One approach to facilitating this process is establishing working groups, lunch-and-learns or town hall meetings to discuss information risk and security. Working groups for defined initiatives that incorporate stakeholders and impacted parties can provide collaborative environments where ideas are shared, debated and developed to drive toward a common deliverable or outcome. Lunch-and-learn sessions hosted by thought leaders on relevant and top-of-mind issues of interest to an organization often drive critical thinking and provide useful education that can help support and justify information risk and security initiatives and activities. Finally, town hall meetings sponsored by enterprise leaders with information risk and security leadership and professionals offer the opportunity for enterprise leaders to demonstrate their support for information risk and security while at the same time providing a forum for constituents’ voices to be heard. Constituents can receive relevant information, ask critical questions in a safe environment and communicate both opportunities and concerns that can be useful for information risk and security leaders and professionals to incorporate into their work practices.

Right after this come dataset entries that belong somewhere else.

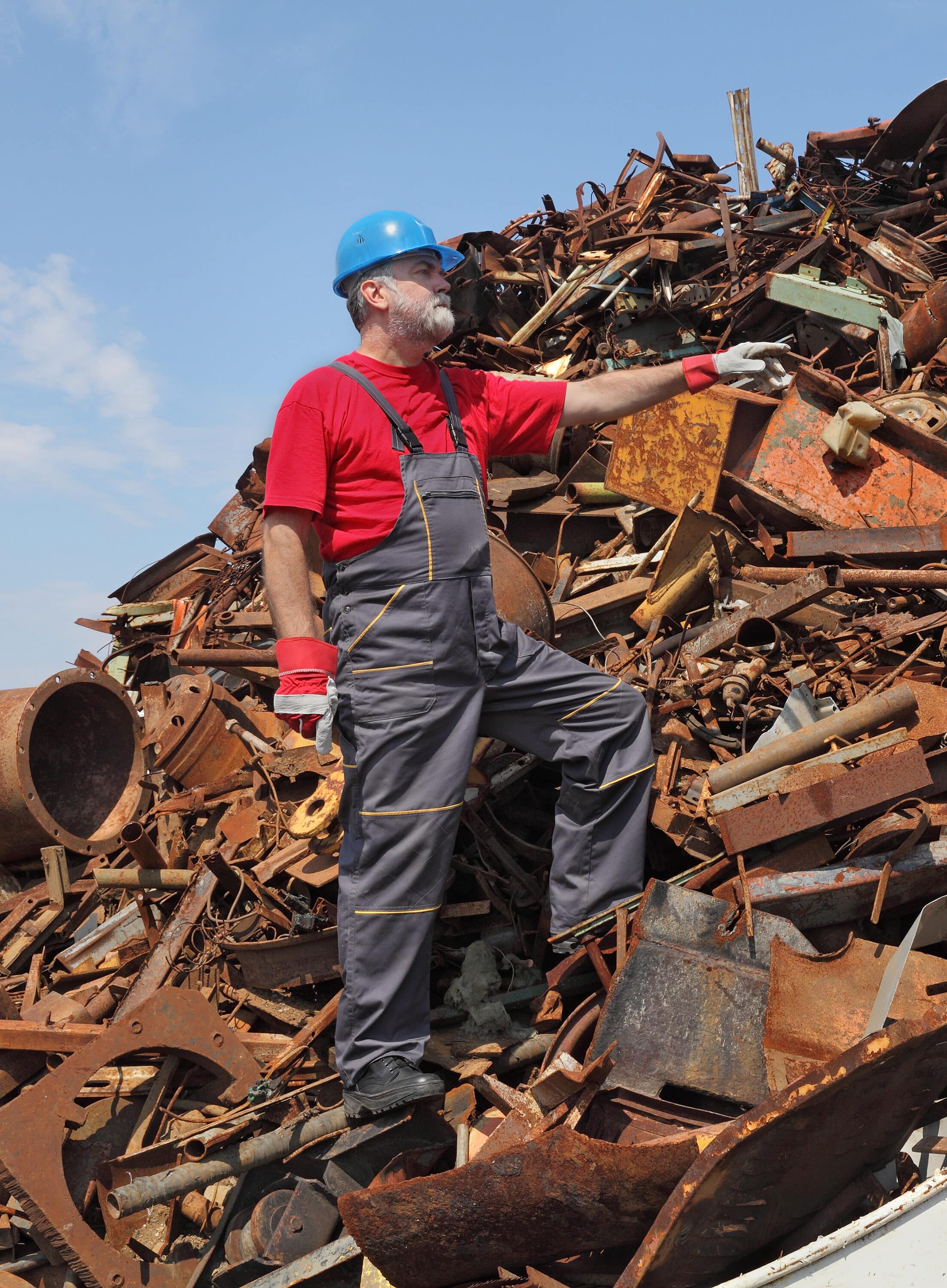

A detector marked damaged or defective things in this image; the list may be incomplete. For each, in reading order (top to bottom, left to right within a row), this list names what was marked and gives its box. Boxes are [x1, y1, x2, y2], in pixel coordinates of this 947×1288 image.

rusted metal plate [608, 384, 778, 515]
rusty metal sheet [608, 384, 778, 515]
rusted metal plate [732, 368, 947, 533]
rusty metal sheet [737, 368, 947, 533]
rusty steel beam [680, 569, 835, 659]
rusty metal sheet [685, 569, 835, 659]
rusted metal plate [685, 569, 835, 659]
rusty pipe [742, 569, 947, 590]
rusty metal sheet [783, 523, 947, 559]
rusted metal plate [789, 523, 947, 559]
rusty steel beam [789, 526, 947, 562]
rusty bucket [0, 670, 148, 860]
large rusty pipe with flange [0, 670, 148, 860]
rusty pipe [121, 819, 167, 871]
rusty pipe [706, 685, 917, 793]
rusty steel beam [706, 685, 923, 793]
rusted metal plate [716, 747, 933, 855]
rusty metal sheet [716, 747, 933, 855]
rusty steel beam [716, 747, 933, 855]
rusty metal sheet [737, 835, 947, 927]
rusted metal plate [742, 835, 947, 927]
rusted metal plate [585, 886, 814, 1108]
rusty metal sheet [585, 886, 814, 1108]
rusty angle iron [585, 881, 814, 1113]
rusted metal plate [763, 933, 947, 1092]
rusty metal sheet [763, 933, 947, 1092]
rusty angle iron [0, 989, 259, 1283]
rusted metal plate [0, 984, 259, 1288]
rusty metal sheet [0, 984, 259, 1288]
rusty pipe [104, 1108, 348, 1216]
rusty metal sheet [338, 1118, 701, 1288]
rusty angle iron [338, 1118, 701, 1288]
rusted metal plate [340, 1118, 706, 1288]
rusty metal sheet [618, 1010, 947, 1288]
rusty angle iron [618, 1010, 947, 1288]
rusted metal plate [618, 1015, 947, 1288]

Collaboration is key to a successful path forward for information risk and security. Information risk and security programs and activities are ongoing journeys that constantly evolve. Information risk and security professionals are often burdened with knowledge and insights that drive their actions and activities, but they are not always understood by the enterprise leaders, stakeholders and constituents they support. The only way for information risk and security programs and professionals to be successful is for them to be embraced and promoted across the entire enterprise. It is important for information risk and security professionals and leaders to cultivate a culture in which they are seen as advisors rather than adversaries. Being inclusive and promoting collaborative approaches and activities may initially create perceived inefficiencies, but over time, they create more acceptance, credibility and success.
John P. Pironti, CISA, CRISC, CISM, CGEIT, CDPSE, CISSP, ISSAP, ISSMP
Is the president of IP Architects LLC.